**AUFGABE**
Gib aus dem Lesetext unten die Stelle von „# TransTeuto 2009“ bis einschließlich „fange mal an.“ wortgetreu wieder.

# TransTeuto 2009 finisher



## paulaner61 (30. August 2009)

TransTeuto 2009

Am 29.08.2009 um 07:00 Uhr fand sich eine kleine Gruppe am Startplatz der Transteuto in Hörstel ein.

Wer war alles dabei und hat es bis zum Velmerstot geschafft?

Ich fange mal an.

Wir haben es geschafft:






[/URL][/IMG]

Olaf, Torsten, Martin, Fritz und hinter der Kamera Ingo.












Hat sehr viel Spaß gemacht.


----------



## Joscha (30. August 2009)

gratulation, 

nur was ist das für ein höhenprofil? zieh das mal so das man auch nen paar "bodenwellen" sieht


----------



## MTB-News.de




----------



## paulaner61 (30. August 2009)

**GEGEBENE INFORMATIONEN**
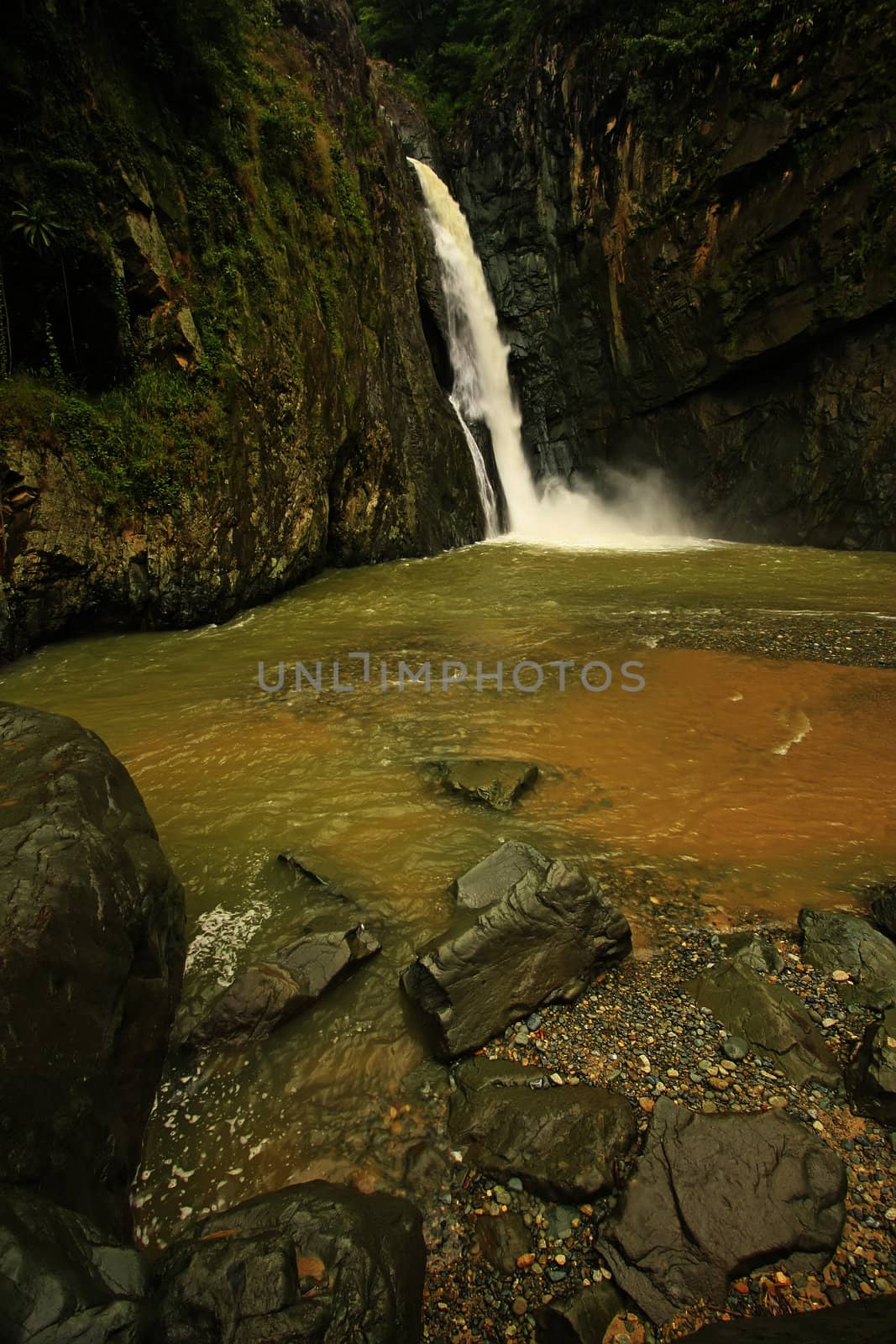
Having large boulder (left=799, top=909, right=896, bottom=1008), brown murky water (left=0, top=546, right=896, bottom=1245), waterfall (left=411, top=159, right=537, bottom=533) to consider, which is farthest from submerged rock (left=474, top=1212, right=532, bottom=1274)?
waterfall (left=411, top=159, right=537, bottom=533)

**GELÖSTE AUFGABE**
# TransTeuto 2009 finisher



## paulaner61 (30. August 2009)

TransTeuto 2009

Am 29.08.2009 um 07:00 Uhr fand sich eine kleine Gruppe am Startplatz der Transteuto in Hörstel ein.

Wer war alles dabei und hat es bis zum Velmerstot geschafft?

Ich fange mal an.